Appropriately replace frequently occurring forms with simple symbols.
Prevent numerical overflow and the principle of large before small: Executing Newton's method in the EVM needs to match the appropriate division control precision balance to the data to be performed in the continuous multiplication loop to avoid numerical overflow. At the same time, note that the division of large numbers is performed first and then the division of small numbers is performed, i.e., the data needs to be rearranged from large to small.

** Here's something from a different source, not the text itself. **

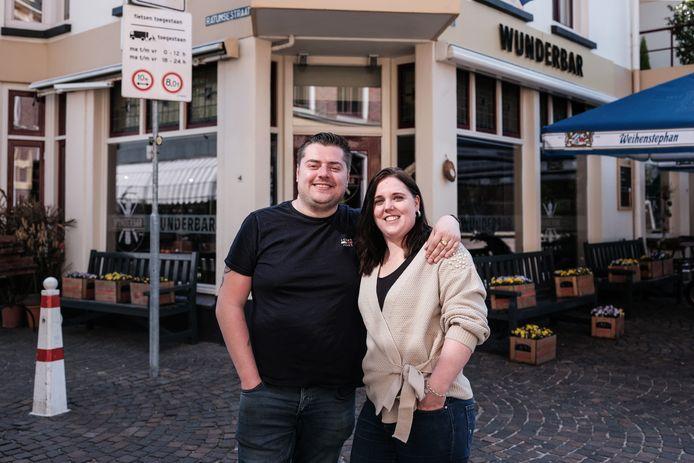 Rick Hartemink en Tamara Jansen voor hun restaurant Wunderbar op de hoek Markt/Ratumsestraat in Winterswijk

4.3 Difficulties in Understanding the Code of Curve V2
The biggest difficulty in understanding Curve V2 compared to Uniswap V3 project is:
- Curve is more inclined toward mathematical optimization, and many DeFi code logics are original in the digital token community.
- More than 95% of Curve V2's code is contributed by Curve CEO Michael, with few comments, and the comments given by others have some errors.
- Michael's misrepresentation of some key points in the whitepaper makes it difficult to understand.
- Compared with Uniswap, Curve lacks other people's research as references.
4.4 Other Algorithms of Curve and Precision Control Problems
Due to space limitations, this paper does not present a particularly complete description of Newton's method used in Curve. Another difficulty in constructing Newton's method in actual business code is the problem of precision control, which is worth summarizing in another detailed article.
At the same time, there are other algorithms lacking annotations in the math library of Curve V2 that are difficult to understand. For example, the halfpow function is actually an application of the binomial algorithm in the non-integer field.
We have fully understood the mathematical algorithms and specific codes in Curve V1 & V2. At the same time, we also gained a complete understanding of the business code of Curve V1 & V2.